1. You have the right to love whoever you wish. You can have sex with them in the privacy of your home without interference or laws restricting what you do when the doors close behind you. That means that you can do anything with your partner up to and including fellatio (a sin in the Bible) and anal sex (also a sin in the Bible). This is what straight couples can do, have been doing and will continue to do in any free society. Gays the world over keep asking for that same right to love.
2. I have lots of surplus money to give to the needy, lots of it. For whatever reason, you decide that in order to give, I must fulfill certain conditions else the needy will have to do without my money. But others can give money even if they don’t fulfill the same conditions you have imposed on me.
The scenario at number 2 is what a country like Britain has said to the gay fraternity – you cannot give blood to those who need it unless you pass a subjective test that relies on information that cannot be scientifically verified as true.
The reaction from bleeding heart politicians has been rather predictable but nonetheless odd. The Liberal Democrats are pushing for the ban against gay men giving blood lifted without conditions because otherwise it is discriminatory.

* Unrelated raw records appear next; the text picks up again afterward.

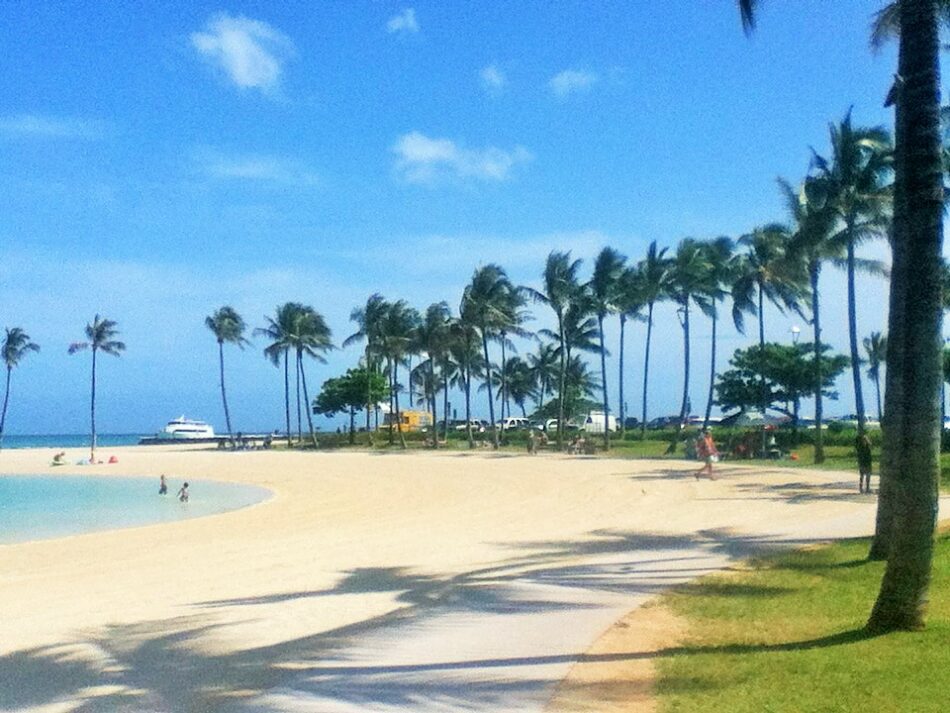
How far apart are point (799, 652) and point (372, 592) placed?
564 centimetres

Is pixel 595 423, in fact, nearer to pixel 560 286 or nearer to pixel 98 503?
pixel 560 286

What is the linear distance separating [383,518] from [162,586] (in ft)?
32.5

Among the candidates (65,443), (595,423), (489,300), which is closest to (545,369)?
(595,423)

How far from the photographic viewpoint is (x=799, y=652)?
7.88 metres

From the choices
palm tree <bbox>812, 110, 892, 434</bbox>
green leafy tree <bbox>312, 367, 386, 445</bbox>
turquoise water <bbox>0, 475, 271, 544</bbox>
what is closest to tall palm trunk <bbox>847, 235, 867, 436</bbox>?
palm tree <bbox>812, 110, 892, 434</bbox>

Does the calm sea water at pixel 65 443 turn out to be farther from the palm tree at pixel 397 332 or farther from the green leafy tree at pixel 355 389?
the palm tree at pixel 397 332

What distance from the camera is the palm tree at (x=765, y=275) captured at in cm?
4041

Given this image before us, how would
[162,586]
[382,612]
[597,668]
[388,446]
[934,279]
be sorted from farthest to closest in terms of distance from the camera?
1. [388,446]
2. [162,586]
3. [382,612]
4. [934,279]
5. [597,668]

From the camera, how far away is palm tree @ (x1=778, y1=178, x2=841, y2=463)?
34406 mm

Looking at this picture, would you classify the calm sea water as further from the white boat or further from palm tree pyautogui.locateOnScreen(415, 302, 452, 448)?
palm tree pyautogui.locateOnScreen(415, 302, 452, 448)

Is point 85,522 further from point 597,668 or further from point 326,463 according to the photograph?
point 326,463

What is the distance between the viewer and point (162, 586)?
534 inches

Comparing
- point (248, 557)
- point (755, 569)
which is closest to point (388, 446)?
point (248, 557)

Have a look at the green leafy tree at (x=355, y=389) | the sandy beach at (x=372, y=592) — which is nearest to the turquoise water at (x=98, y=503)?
the sandy beach at (x=372, y=592)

Discriminatory? How do they figure this?
Discriminatory is when you ask me to sit at the back of the bus while someone of a different color sits wherever they want because you think their skin color makes them superior to me. Discriminatory is when you break down a gay man’s bedroom door to see if he is engaging in carnal knowledge against the order of nature but you do no such thing for a straight man who is also capable of doing the same. Discriminatory is giving preferential treatment to men at the expense of women in the workplace, thereby denying them the right to better themselves and their families. Discriminatory is offering plum jobs only to your family or tribes people while excluding all others; a crime in all but name.
“Blood donation works on the principles of kindness and mutual trust, and in order for us to safely introduce this new rule we ask all potential and existing donors to adhere to the blood donor selection criteria by providing completely honest answers to all the questions, both for the protection of their own health and that of patients.”

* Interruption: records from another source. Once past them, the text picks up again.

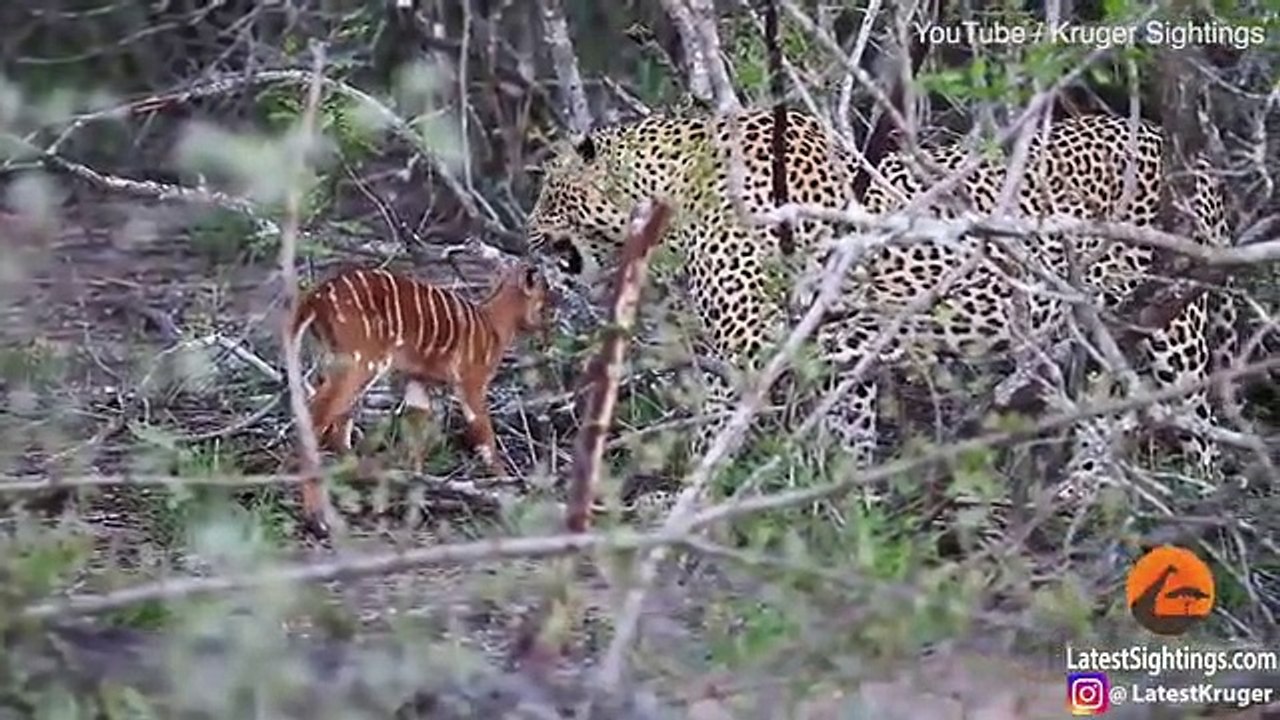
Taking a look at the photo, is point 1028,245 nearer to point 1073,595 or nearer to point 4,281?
point 1073,595

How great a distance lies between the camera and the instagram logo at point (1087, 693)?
4.00m

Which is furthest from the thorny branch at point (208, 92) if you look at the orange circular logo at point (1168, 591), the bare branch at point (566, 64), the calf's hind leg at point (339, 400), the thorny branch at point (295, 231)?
the orange circular logo at point (1168, 591)

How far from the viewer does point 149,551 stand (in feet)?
18.2

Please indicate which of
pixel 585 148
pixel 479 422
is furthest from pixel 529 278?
pixel 479 422

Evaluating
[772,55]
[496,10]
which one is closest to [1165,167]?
[772,55]

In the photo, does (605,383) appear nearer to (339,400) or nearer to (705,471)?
(705,471)

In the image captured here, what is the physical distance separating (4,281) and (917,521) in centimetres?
175

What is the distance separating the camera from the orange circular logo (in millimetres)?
4430

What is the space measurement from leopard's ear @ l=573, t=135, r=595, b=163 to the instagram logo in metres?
2.94

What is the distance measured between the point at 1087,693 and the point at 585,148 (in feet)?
9.87

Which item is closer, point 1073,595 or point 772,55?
point 1073,595

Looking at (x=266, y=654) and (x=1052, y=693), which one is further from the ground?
(x=266, y=654)

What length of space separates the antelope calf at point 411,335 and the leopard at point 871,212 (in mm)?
281

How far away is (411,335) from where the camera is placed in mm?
6375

When you discriminate against someone, you take away or deny them something to which they are entitled, perhaps which could even lead to loss of life, livelihood if not human dignity. Yet, if I never, ever, donate blood, no one out there will ever be the wiser and it will not impact my human rights in any way. Or will it?
Donating blood is an offer, a gift, as the word ‘donating’ clearly indicates. You can offer anyone anything; they don’t have to accept. The discrimination would come in if giving is mandatory but it is not. Morally, it is right that people should be give generously whenever they can. But we know that a lot of rich people never give in their lifetimes; in reality a lot of rich Africans not only do not give – they steal from the mouths of the poor and sick in order to continue enriching themselves. We cannot call out such selfish people for not giving because that is totally voluntary for the giver.
Which brings one back to the rather puzzling cries of ‘discrimination’ because Britain has refused to accept help from gay men and women unless they pass a test that, frankly, is silly. If a gay man lies that they have not had any kind of sex for a year, how will the transfusion service prove the lie? What is so special about donating blood that homosexuals feel it is their right to do it? The ban has been in place for 30 years or so. Who has lost his freedom, job, livelihood, human dignity as a result of not donating blood?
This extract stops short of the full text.